HEALTH MAINTENANCE organizations make for easy villains
in the legislative hallways of Annapolis. The HMOs' objective is to hold down health-care costs, which has angered powerful physician groups and also infuriated consumers who have run into irrational penny-pinching by managed care providers.
Once again, HMOs are trying to fend off punitive bills aimed at stripping them of decision-making powers over medical treatment. The HMOs claim the dispute is over money, specifically the reduced fees paid to physicians, who are leading the charge to rein in HMOs. The doctors maintain it is a matter of letting the experts make the medical decisions.
It is a delicate balancing act involving affordable health care and quality medical care. But the HMOs are primarily insurance companies. Their main focus is the bottom line. That has driven some consumers to despair over HMO decisions that restrict or deny health-care treatment that is truly needed.
Legislators, though, ought not to go too far in trying to bring accountability and humanity to HMO decision making. A Senate panel has heavily amended a bill so that it punishes managed-care groups, making HMO medical directors fat targets for lawsuits and giving a board controlled by the state doctors' group power to go after HMO medical directors who try to impose fiscal discipline on physicians.

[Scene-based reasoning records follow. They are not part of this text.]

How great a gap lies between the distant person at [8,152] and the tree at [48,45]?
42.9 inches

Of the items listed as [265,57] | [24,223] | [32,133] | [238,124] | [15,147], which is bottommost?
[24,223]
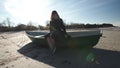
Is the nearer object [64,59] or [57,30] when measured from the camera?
[64,59]

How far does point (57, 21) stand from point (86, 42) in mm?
1716

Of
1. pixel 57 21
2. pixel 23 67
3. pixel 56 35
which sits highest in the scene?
pixel 57 21

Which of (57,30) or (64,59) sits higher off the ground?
(57,30)

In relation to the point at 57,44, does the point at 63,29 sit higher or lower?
higher

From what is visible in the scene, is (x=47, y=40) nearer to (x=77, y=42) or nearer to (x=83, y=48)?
(x=77, y=42)

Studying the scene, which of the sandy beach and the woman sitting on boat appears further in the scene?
the woman sitting on boat

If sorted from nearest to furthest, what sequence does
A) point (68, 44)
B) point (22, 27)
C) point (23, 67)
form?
point (23, 67) < point (68, 44) < point (22, 27)

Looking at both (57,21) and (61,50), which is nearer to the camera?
(57,21)

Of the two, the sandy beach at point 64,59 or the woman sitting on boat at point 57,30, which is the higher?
the woman sitting on boat at point 57,30

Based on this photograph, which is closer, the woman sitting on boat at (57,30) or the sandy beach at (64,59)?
the sandy beach at (64,59)

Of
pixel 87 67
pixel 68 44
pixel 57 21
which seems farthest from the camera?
pixel 68 44

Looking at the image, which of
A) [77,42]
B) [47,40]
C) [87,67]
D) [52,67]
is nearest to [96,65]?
[87,67]

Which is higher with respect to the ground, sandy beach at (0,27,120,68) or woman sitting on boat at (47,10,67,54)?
woman sitting on boat at (47,10,67,54)

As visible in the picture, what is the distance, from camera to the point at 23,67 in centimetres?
362
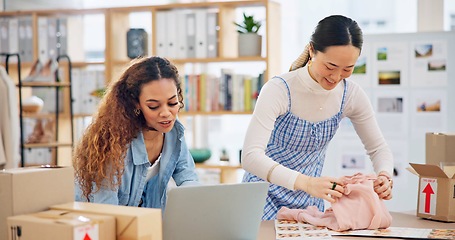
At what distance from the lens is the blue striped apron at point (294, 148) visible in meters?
2.33

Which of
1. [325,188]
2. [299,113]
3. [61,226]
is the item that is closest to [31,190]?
[61,226]

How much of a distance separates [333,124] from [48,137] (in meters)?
3.16

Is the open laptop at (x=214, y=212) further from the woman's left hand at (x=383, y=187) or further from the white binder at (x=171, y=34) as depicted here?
the white binder at (x=171, y=34)

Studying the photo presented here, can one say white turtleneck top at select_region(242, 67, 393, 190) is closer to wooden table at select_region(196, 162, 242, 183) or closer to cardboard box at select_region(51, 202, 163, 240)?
cardboard box at select_region(51, 202, 163, 240)

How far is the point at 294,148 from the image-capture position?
93.8 inches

A far better, and more reasonable, approach came within an eyelash of passing last year. It would require HMO medical directors to be certified by the state insurance commissioner, who could punish both the director and the HMO for irresponsible actions. That approach, or a similar version, would hold the HMOs' feet to the fire and give consumers a prompt grievance process to protest unreasonable HMO treatment decisions.